- _TASK BRIEF_:
Could you quote every line of the records below word for word, leaving out the pictures?

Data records
----------

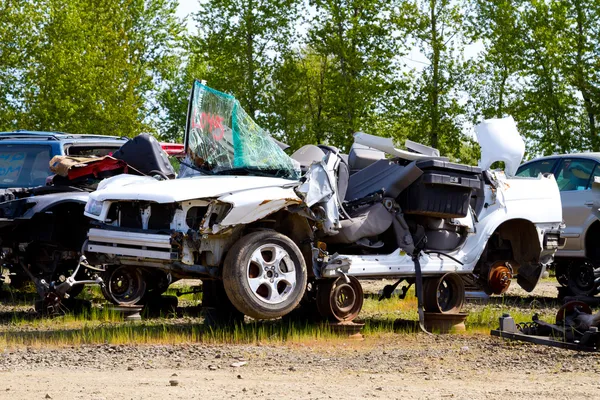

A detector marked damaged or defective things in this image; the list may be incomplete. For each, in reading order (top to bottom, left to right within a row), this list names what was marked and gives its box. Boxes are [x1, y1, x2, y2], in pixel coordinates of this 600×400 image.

shattered windshield [185, 80, 300, 179]
stacked wrecked car [75, 82, 564, 324]
wrecked white car [83, 81, 564, 322]
crushed car body [83, 81, 564, 322]
rusted metal part [316, 276, 364, 322]
rusted metal part [488, 260, 516, 296]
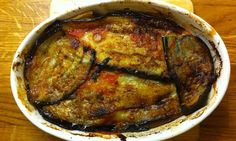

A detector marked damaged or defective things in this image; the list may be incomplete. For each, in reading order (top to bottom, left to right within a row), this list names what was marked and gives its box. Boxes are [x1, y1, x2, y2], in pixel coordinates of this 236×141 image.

burnt edge of food [23, 20, 97, 106]
burnt edge of food [162, 35, 218, 115]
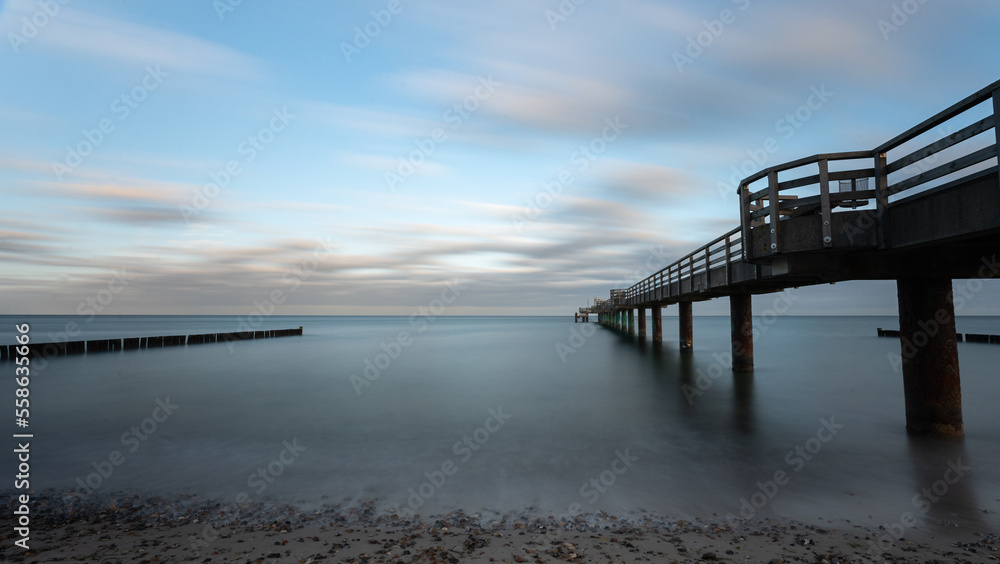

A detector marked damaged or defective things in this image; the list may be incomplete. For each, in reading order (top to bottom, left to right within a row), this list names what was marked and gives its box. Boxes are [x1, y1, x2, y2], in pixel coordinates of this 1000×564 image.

rusty metal post [676, 302, 692, 350]
rusty metal post [728, 294, 752, 372]
rusty metal post [900, 278, 960, 436]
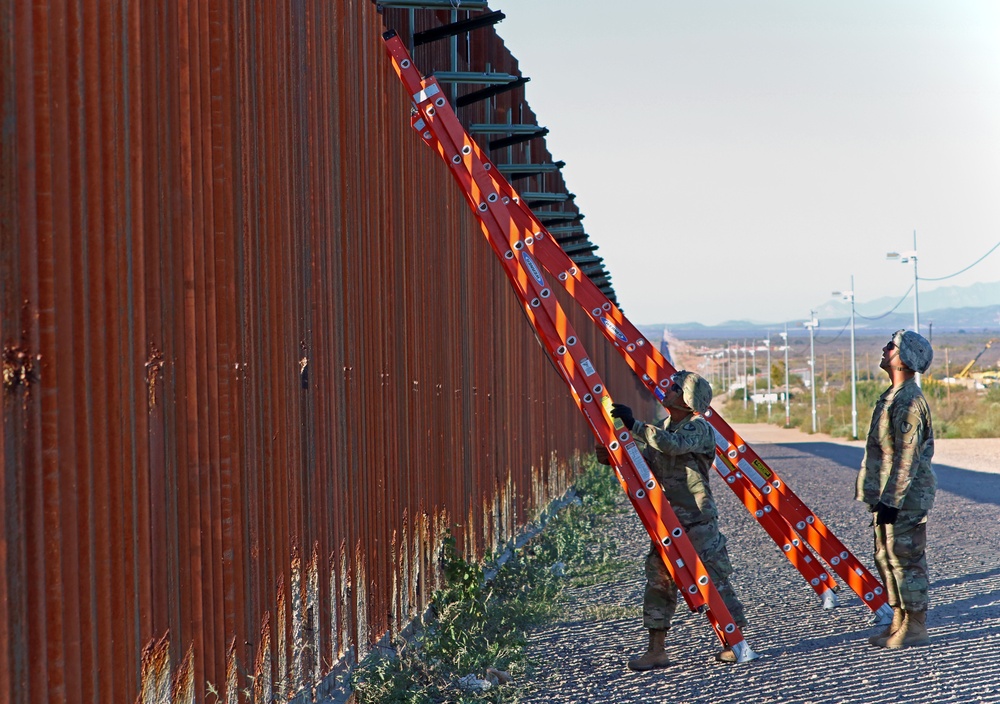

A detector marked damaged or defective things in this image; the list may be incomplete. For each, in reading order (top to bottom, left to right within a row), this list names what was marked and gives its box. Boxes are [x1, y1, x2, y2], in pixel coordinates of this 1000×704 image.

rusty corrugated steel [0, 2, 640, 700]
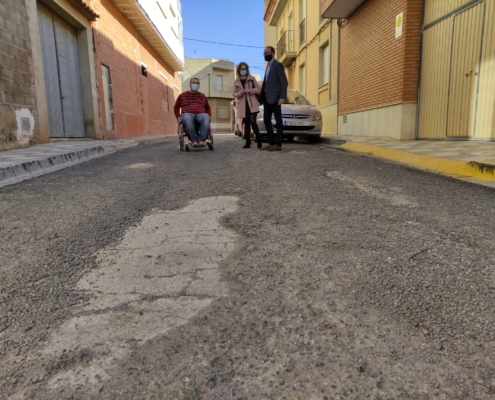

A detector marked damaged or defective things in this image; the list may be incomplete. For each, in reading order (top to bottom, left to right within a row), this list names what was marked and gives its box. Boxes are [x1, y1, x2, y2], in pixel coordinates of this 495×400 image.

cracked pavement [0, 136, 495, 398]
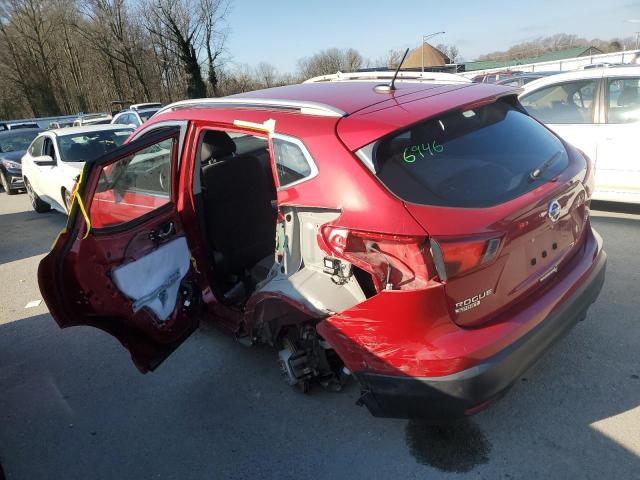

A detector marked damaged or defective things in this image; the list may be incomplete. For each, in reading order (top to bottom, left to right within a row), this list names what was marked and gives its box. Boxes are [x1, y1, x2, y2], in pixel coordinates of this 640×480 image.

damaged red suv [38, 71, 604, 420]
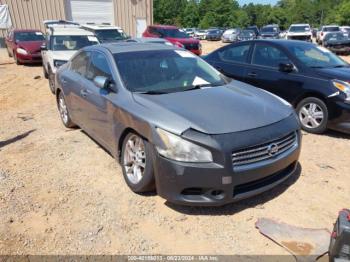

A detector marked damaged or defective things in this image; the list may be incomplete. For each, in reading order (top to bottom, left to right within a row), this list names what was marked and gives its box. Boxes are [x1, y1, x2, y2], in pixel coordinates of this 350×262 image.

damaged vehicle [54, 43, 300, 207]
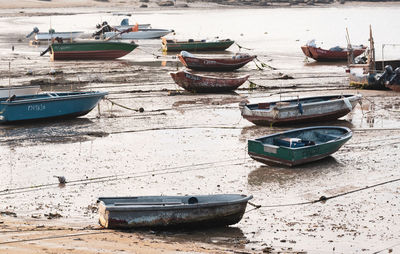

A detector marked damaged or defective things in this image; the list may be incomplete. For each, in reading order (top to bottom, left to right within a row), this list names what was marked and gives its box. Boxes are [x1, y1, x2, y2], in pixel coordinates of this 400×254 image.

rusty metal hull [179, 53, 256, 71]
rusty metal hull [304, 45, 366, 61]
rusty metal hull [170, 70, 250, 93]
rusty metal hull [241, 94, 362, 126]
rusty metal hull [97, 194, 252, 228]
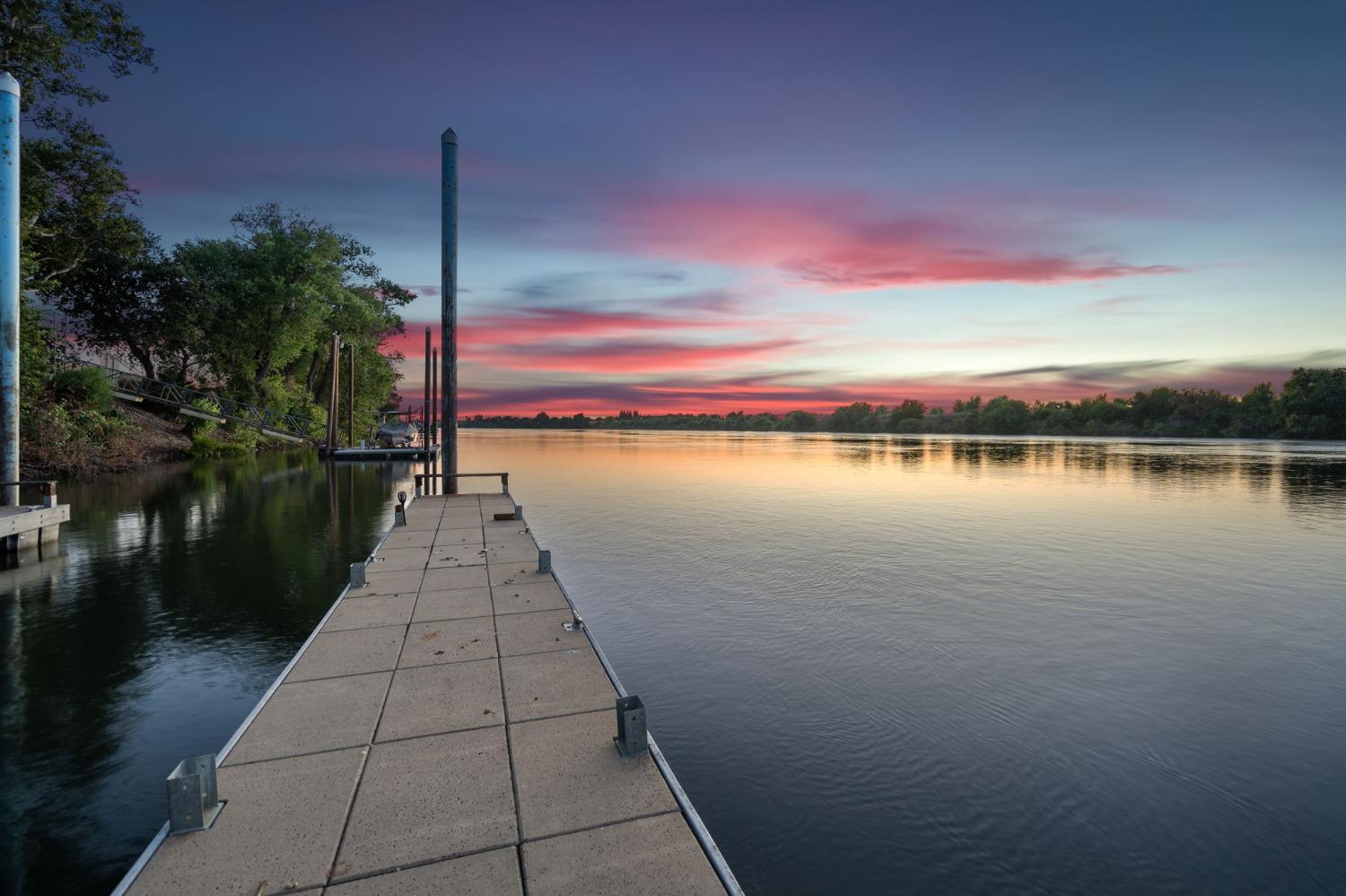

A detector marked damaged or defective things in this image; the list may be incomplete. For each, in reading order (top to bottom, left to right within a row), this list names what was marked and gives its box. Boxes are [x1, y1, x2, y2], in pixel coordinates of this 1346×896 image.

rusty metal pole [0, 74, 20, 503]
rusty metal pole [447, 126, 463, 492]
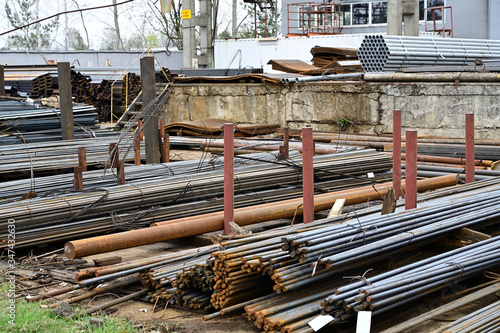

----------

- _THE REPLY_:
A detector marked damaged or defective things in this image; the list may be incomplete. For each, in reading order (top to bottom, left to right within a row), this list names what was marked and gives its box. Boxes are [x1, y1, x2, y2], in pixel coordinates of this 600×400 image.

shattered windshield [185, 80, 300, 179]
stacked wrecked car [75, 82, 564, 324]
wrecked white car [83, 81, 564, 322]
crushed car body [83, 81, 564, 322]
rusted metal part [316, 276, 364, 322]
rusted metal part [488, 260, 516, 296]

A detector marked damaged or defective things in this image; the list may be incomplete. For each, in reading order (top to bottom, left to right within a row), this list names what was marked and gives its box. Boxes are [x1, y1, x2, y2], in pixel coordinates of this 236×141 image.

burnt edge of food [23, 20, 97, 106]
burnt edge of food [162, 35, 218, 115]

A detector marked damaged or defective things in this image; the list may be incomplete. For each, in reading order (top to bottom, left to right within a row), this list names what was marked and gives its box. Boxes are [x1, y1, x2, y2], in pixel coordinates of this 1000×564 image.

rusty metal post [676, 302, 692, 350]
rusty metal post [728, 294, 752, 372]
rusty metal post [900, 278, 960, 436]

A detector marked damaged or defective things in this image; the list may be incomplete. For each, in reading order (top to bottom, left to right within a row), this list names what was marked and gives its box. Boxes are [x1, y1, x2, y2], in pixel coordinates of this 1000×704 image.

rusty corrugated steel [0, 2, 640, 700]

A detector marked damaged or defective things in this image; the list may be incomplete. For each, in reading order (top to bottom, left to right within a row), this list names what was marked and gives its box. Boxes are [x1, y1, x2, y2], in pixel coordinates of this 495×400 image.

cracked pavement [0, 136, 495, 398]

A detector marked damaged or defective things in this image; the list may be incomplete. For each, in reading order (top to bottom, left to right within a row), this list names what was marked and gives its box. Boxes are [x1, y1, x2, y2], in pixel coordinates of this 640×480 image.

damaged red suv [38, 71, 604, 420]

A detector marked damaged or defective things in this image; the list may be incomplete. For each, in reading order (top to bottom, left to right within a row), this list names what was marked and gives its box. Boxes are [x1, y1, x2, y2], in pixel coordinates of this 350×262 image.

damaged vehicle [54, 43, 300, 207]

A detector marked damaged or defective things in this image; the list may be incomplete. For each, in reading order (top to bottom, left to right within a row), this list names what was marked and gives its box. Boxes are [x1, y1, x2, y2], in pixel coordinates of this 400×254 image.

rusty metal hull [179, 53, 256, 71]
rusty metal hull [304, 45, 366, 61]
rusty metal hull [170, 70, 250, 93]
rusty metal hull [241, 94, 362, 126]
rusty metal hull [97, 194, 252, 228]

A detector marked damaged or defective things in this image; the list may be incomplete. For each, in reading order (top to bottom, left to right within a row), this list names what was marked and gives its box. Boxes are [x1, y1, x2, y2], in pixel coordinates of this 1346×896 image.

rusty metal pole [0, 74, 20, 503]
rusty metal pole [447, 126, 463, 492]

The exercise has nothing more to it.